Write out only the tail of the records, beginning at the line containing "Of this set" and including the last line, exactly as written.
------------
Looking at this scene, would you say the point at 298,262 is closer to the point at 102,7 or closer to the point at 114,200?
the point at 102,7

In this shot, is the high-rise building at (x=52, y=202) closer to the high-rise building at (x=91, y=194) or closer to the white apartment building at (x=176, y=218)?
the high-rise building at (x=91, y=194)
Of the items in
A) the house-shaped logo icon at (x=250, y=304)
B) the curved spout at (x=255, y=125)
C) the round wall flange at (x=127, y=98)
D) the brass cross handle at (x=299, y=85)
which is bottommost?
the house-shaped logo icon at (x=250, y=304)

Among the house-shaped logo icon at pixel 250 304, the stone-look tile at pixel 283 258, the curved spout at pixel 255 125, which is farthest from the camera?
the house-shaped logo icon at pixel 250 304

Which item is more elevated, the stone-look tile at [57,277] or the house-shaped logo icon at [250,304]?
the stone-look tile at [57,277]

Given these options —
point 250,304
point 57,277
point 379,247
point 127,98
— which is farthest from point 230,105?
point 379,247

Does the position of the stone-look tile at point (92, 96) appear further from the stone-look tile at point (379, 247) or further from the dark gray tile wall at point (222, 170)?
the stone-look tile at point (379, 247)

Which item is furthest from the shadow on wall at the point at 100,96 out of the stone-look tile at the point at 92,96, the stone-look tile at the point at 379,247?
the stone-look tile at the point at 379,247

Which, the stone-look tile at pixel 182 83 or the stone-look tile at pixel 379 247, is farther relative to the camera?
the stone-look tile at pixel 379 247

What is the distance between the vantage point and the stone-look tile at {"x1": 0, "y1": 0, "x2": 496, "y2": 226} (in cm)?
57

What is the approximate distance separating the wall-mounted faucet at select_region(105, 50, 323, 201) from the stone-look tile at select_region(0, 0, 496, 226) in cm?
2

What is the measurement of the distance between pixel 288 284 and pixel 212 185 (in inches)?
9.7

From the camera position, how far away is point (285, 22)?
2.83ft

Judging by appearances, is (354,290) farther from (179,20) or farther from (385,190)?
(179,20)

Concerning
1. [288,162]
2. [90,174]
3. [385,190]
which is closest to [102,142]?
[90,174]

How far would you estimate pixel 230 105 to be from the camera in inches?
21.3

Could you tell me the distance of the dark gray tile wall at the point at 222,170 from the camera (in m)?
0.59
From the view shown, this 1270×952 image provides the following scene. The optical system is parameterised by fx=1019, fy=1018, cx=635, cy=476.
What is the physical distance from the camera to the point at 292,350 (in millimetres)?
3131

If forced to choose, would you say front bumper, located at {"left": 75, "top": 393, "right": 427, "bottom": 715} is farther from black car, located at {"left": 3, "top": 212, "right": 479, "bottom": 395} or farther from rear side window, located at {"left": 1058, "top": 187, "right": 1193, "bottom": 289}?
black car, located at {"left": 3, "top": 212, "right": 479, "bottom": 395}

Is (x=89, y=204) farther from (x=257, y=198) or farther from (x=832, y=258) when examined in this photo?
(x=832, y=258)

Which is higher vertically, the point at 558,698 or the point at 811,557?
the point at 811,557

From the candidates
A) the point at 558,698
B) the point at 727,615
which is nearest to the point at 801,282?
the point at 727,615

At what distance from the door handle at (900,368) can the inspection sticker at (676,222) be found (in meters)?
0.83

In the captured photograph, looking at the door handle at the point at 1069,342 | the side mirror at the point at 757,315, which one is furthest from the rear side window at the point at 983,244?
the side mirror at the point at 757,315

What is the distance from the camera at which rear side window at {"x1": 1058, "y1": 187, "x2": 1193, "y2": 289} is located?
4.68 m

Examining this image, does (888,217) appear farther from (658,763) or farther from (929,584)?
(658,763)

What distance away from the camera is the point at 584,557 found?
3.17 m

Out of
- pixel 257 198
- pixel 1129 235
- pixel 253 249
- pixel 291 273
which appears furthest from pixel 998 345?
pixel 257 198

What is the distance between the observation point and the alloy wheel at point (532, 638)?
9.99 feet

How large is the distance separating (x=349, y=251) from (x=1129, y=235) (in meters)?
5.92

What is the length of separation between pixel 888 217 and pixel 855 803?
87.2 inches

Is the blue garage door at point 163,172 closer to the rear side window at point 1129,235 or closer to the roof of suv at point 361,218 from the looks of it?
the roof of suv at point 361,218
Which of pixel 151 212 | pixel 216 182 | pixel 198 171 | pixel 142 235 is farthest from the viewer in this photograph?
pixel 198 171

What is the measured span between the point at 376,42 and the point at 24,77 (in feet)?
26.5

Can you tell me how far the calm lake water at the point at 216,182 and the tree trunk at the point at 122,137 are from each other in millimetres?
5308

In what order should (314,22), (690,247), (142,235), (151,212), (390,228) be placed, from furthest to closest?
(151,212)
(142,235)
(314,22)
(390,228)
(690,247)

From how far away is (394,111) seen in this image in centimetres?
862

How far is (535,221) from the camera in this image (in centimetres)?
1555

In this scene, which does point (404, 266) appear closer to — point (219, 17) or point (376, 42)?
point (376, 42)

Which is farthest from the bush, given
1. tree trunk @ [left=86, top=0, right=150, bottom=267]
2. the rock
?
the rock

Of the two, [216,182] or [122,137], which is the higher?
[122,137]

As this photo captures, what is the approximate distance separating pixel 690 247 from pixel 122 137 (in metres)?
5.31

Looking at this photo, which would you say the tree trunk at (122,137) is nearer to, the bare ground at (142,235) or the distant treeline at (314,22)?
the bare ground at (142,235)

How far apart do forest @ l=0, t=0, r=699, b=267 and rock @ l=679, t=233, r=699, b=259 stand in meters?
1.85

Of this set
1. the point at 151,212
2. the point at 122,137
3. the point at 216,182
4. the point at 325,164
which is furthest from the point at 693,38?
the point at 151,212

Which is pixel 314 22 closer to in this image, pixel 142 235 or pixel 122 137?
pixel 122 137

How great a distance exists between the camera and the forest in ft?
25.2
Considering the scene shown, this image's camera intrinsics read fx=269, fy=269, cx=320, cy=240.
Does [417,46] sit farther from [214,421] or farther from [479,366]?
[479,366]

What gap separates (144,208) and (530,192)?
------------
### Written solution
Of this set
1. the point at 151,212
2. the point at 122,137
3. the point at 216,182
4. the point at 325,164
which is furthest from the point at 693,38?
the point at 151,212

Which is pixel 314 22 closer to in this image, pixel 142 235 or pixel 122 137?
pixel 122 137

How great a distance exists between the camera and the forest in ft?
25.2
Considering the scene shown, this image's camera intrinsics read fx=269, fy=269, cx=320, cy=240.
Does [417,46] sit farther from [214,421] or farther from [479,366]?
[479,366]

What gap separates (144,208) and (530,192)?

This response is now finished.